縄文時代前期になると平底の縄文土器が大量に作られるようになりました。

この時期からが縄文土器の最盛期といわれています。

縄文土器の形の特徴は「深鉢型」
広口で底の深いものが数多く作られました。底が深いということは食べ物を貯蔵するにも都合がよかったのでしょう。
他に浅鉢や壺、注口土器(ちゅうこうどき)などがあり、盛りつけ用の器、祭祀具など、用途も多様化してきました。
胴部分にくびれのある縄文土器などは落とし蓋をすることが出来るので蒸し器として使っていたとも。

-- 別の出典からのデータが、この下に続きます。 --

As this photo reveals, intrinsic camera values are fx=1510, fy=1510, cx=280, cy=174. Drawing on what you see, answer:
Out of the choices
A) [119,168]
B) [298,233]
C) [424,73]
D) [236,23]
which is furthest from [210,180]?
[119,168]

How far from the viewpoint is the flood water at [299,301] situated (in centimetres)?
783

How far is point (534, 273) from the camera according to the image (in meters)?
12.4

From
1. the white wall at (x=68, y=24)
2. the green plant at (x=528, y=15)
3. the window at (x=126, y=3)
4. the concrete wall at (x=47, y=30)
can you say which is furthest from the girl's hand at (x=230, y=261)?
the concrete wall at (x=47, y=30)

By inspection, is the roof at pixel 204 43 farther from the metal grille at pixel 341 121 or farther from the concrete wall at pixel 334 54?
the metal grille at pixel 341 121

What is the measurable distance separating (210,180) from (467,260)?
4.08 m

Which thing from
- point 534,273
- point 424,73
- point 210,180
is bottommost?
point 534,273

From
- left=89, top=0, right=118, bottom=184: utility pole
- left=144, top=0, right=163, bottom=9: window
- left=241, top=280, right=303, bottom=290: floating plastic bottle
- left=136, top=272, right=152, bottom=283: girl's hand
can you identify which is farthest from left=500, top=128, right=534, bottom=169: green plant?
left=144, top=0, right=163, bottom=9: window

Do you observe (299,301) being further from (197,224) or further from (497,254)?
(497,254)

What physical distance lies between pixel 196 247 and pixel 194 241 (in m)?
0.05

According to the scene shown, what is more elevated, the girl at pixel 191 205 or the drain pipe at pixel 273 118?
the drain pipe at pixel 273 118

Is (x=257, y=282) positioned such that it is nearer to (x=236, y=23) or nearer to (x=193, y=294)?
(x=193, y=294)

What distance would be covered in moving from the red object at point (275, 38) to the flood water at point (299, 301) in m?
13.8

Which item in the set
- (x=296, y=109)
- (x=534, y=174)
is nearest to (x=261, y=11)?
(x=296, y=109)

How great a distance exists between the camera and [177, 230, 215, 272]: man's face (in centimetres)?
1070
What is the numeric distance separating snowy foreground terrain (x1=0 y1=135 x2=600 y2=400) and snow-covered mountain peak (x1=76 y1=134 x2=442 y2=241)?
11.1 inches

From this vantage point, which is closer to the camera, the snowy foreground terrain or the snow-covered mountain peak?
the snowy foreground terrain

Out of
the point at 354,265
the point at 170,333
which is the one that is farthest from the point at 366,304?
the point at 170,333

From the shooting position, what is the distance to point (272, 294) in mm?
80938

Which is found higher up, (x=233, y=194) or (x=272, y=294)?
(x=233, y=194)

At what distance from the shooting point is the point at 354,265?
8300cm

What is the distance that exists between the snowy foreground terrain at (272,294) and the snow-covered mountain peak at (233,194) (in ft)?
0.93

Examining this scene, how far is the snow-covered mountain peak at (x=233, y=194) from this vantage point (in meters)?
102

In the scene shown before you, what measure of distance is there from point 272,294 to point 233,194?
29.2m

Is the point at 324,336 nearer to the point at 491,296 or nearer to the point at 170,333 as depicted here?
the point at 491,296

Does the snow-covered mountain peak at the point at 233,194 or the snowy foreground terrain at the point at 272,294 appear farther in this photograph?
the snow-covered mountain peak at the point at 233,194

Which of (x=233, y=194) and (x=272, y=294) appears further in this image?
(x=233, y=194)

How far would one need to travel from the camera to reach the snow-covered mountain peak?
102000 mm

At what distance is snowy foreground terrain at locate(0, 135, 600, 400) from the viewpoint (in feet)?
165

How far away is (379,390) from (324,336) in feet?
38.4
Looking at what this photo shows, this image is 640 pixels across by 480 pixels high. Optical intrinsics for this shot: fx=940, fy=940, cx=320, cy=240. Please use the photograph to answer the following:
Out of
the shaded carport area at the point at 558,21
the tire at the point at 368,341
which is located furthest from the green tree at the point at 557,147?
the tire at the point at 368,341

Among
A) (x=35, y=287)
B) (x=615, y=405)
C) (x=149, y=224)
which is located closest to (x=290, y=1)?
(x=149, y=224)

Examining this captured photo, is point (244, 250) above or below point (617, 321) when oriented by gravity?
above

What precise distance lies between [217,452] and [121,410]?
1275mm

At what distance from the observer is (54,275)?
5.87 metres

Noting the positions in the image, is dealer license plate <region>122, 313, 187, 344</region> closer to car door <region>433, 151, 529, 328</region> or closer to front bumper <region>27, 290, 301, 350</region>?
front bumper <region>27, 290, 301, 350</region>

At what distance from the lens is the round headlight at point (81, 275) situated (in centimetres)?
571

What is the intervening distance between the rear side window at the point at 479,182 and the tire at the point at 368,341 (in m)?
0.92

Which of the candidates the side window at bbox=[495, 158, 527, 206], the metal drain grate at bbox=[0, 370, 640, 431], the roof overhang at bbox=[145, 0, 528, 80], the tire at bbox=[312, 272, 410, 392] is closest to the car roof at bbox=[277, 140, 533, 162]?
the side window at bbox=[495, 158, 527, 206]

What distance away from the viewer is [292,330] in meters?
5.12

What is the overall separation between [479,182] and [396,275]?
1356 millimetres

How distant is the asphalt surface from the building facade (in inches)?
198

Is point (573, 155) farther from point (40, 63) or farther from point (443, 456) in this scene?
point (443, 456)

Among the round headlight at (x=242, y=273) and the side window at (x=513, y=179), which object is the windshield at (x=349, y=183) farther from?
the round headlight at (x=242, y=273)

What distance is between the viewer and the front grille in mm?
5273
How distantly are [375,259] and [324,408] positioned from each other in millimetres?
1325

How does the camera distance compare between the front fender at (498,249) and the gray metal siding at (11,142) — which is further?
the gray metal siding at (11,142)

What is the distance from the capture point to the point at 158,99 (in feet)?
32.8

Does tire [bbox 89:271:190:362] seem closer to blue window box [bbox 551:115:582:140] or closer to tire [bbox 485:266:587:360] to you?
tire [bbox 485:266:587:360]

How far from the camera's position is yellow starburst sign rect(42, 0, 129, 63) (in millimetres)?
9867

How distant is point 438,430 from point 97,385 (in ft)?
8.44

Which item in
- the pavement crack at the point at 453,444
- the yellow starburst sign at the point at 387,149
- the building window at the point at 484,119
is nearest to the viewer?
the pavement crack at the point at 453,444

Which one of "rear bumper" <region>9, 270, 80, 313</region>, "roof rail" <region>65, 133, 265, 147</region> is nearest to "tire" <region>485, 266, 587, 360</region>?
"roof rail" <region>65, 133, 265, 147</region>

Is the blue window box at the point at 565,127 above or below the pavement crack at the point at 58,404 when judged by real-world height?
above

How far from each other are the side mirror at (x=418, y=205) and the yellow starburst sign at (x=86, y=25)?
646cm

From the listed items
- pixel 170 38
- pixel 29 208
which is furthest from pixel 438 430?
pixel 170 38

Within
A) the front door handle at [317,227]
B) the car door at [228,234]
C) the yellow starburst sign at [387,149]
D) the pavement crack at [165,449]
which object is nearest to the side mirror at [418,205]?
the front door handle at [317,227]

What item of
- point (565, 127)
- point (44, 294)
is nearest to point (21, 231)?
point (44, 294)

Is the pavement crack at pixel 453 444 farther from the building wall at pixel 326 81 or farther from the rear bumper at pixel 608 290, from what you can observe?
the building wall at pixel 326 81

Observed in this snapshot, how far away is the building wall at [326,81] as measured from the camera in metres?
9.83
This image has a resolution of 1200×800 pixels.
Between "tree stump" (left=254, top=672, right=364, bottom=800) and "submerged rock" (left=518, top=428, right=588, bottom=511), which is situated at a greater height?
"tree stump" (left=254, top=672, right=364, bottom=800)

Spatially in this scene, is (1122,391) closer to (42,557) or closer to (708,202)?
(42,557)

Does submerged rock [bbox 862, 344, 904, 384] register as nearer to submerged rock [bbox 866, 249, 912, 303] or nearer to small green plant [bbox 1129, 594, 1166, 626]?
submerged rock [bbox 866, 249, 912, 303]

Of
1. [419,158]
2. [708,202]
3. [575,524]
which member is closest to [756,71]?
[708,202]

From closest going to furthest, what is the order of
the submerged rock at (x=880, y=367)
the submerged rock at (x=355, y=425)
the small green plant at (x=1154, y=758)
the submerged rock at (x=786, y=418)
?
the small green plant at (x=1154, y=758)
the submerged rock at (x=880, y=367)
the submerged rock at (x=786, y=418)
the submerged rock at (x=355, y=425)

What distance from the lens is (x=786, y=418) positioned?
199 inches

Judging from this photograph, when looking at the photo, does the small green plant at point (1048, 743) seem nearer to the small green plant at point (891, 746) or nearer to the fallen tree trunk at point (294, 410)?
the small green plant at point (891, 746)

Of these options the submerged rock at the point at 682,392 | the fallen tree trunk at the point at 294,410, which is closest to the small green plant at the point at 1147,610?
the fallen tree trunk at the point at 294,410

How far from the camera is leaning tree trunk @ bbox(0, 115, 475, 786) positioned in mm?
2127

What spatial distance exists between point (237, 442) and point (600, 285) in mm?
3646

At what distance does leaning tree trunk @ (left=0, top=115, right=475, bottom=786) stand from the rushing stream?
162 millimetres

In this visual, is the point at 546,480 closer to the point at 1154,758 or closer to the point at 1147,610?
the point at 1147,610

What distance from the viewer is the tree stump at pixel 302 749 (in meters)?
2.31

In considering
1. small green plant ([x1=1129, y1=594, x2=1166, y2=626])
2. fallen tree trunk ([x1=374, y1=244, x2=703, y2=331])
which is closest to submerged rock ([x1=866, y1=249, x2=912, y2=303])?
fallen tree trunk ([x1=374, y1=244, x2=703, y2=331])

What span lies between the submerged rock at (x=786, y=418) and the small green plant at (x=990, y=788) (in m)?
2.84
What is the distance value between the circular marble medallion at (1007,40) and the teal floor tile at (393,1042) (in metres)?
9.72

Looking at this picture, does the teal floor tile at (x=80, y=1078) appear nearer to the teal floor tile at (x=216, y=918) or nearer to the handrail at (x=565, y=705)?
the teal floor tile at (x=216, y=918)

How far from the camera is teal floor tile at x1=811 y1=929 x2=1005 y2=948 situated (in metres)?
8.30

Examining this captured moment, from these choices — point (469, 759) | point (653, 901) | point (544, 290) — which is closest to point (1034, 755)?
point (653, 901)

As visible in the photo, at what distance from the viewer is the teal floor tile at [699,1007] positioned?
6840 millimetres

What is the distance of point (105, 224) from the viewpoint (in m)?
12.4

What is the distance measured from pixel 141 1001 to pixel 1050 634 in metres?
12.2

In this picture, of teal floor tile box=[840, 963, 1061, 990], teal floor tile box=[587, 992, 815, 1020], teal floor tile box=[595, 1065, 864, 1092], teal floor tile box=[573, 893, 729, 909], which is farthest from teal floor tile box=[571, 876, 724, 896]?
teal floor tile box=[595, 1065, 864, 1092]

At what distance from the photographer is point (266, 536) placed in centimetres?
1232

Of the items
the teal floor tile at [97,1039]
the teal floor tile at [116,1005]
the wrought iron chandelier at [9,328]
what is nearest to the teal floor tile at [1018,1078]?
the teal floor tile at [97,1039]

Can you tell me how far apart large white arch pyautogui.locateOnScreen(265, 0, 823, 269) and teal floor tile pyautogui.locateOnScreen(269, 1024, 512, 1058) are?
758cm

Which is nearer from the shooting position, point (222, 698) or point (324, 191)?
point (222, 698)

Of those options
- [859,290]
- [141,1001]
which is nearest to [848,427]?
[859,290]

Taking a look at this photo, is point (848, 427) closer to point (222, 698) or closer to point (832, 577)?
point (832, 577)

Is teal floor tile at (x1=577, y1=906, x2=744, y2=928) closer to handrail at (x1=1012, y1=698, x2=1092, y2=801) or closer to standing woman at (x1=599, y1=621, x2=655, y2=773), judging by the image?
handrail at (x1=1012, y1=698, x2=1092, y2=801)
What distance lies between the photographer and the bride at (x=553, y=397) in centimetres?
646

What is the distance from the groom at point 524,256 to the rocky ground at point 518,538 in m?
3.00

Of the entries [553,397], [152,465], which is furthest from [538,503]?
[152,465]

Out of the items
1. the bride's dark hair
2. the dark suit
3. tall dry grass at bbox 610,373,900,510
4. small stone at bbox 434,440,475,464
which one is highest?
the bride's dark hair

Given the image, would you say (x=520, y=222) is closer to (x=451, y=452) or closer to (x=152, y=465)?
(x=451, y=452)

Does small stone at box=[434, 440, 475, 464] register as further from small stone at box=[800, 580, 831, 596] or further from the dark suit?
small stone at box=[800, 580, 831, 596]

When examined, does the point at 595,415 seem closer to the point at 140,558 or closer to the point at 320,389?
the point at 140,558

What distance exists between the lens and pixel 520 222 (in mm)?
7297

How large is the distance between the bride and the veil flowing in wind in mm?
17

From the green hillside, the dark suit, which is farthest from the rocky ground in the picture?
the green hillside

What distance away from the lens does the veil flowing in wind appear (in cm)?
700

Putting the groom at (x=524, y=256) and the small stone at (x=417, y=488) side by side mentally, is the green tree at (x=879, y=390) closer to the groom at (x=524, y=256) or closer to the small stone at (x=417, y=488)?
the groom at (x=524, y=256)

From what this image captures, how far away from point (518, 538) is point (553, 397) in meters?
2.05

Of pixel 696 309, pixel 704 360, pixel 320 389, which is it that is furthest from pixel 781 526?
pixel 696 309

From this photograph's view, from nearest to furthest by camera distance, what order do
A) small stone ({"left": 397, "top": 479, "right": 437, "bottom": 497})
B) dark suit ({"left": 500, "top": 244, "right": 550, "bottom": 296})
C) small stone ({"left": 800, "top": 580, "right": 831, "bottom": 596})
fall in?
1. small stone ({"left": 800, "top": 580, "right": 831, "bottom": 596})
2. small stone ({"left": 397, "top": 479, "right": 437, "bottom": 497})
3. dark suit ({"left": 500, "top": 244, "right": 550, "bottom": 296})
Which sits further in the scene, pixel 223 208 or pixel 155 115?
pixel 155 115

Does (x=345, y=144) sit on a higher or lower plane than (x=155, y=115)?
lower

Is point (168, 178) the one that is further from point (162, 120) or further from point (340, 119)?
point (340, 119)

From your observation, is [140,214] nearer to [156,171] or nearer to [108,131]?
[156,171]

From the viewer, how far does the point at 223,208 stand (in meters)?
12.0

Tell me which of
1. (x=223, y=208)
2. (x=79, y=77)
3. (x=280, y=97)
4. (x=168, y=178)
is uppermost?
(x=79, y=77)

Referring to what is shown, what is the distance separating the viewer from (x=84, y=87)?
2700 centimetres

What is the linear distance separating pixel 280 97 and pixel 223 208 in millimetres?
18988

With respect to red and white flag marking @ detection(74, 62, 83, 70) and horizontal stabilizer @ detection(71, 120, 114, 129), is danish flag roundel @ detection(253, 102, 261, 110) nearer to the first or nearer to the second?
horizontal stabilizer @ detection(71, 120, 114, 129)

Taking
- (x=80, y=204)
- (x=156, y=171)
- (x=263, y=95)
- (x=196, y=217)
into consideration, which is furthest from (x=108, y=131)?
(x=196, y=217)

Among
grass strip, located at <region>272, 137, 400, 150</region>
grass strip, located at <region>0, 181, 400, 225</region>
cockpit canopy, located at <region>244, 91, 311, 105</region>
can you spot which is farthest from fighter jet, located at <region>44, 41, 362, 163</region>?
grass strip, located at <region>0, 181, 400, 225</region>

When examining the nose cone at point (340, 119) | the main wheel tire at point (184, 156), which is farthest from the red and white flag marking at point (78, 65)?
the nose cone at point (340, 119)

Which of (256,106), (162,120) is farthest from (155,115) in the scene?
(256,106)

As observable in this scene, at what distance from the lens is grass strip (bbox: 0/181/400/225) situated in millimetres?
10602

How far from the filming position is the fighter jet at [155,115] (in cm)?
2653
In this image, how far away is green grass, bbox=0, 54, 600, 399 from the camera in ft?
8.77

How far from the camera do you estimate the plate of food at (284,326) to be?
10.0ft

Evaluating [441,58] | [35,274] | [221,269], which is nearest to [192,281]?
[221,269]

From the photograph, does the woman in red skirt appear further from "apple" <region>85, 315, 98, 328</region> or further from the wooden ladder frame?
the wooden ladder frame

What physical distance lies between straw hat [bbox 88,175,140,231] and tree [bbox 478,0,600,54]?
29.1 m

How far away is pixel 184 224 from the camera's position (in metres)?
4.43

本当に驚きですね。
 
そして私が一番興味を引かれるのは縄文土器のなかにはオブジェともいえる素晴らしい造形美が存在することです。
縄文中期ごろに作られた「火焔土器(かえんどき)」はとてもダイナミックで、炎がメラメラと燃え上がるイメージのデザインです。
岡本太郎の作品に見られるあれです。大阪万博の太陽の塔などの作品は火焔土器にインスパイヤーされた作品ですね。